## Text block
=====

I am a Danish citizen, living in California. Denmark has lots of alcohol-related violence, gang violence, spouses killing spouses, rapes etc., but not a lot of gun violence. Guns just aren't that available. I haven't done the research and wouldn't be able to give you statistics.
The Danes vote in every election, we have around 80% participating. You are not required by law to vote, but people take their right and duty to participate very serious. I don't know who was the last president of the United States to claim election by a majority of the citizens (and not just the people who could actually be bothered to vote).
So I just don't get the fear of government and the need to arm yourself against the threat from "the Man" - why don't you assert your right and go VOTE??? Participate, for crying out loud. Teach your children that it's their country and their responsibility, instead of making them bloody victims of a predatory state.

=====

Reproduce word for word the part of the comment above on guns and voting, starting with "The Danes vote" and going on through "a predatory state.".

=====

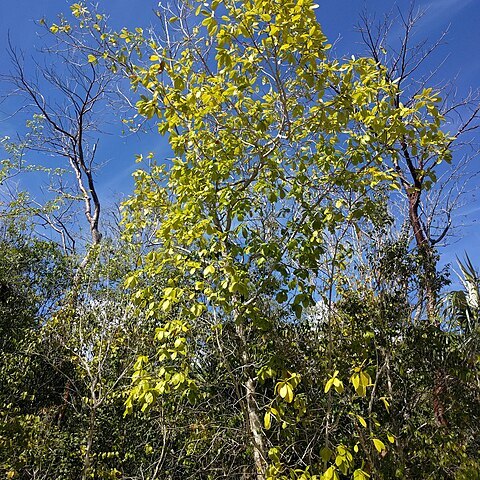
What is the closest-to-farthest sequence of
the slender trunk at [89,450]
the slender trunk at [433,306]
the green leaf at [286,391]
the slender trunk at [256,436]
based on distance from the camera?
the green leaf at [286,391]
the slender trunk at [256,436]
the slender trunk at [89,450]
the slender trunk at [433,306]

=====

## Solution for this problem
The Danes vote in every election, we have around 80% participating. You are not required by law to vote, but people take their right and duty to participate very serious. I don't know who was the last president of the United States to claim election by a majority of the citizens (and not just the people who could actually be bothered to vote).
So I just don't get the fear of government and the need to arm yourself against the threat from "the Man" - why don't you assert your right and go VOTE??? Participate, for crying out loud. Teach your children that it's their country and their responsibility, instead of making them bloody victims of a predatory state.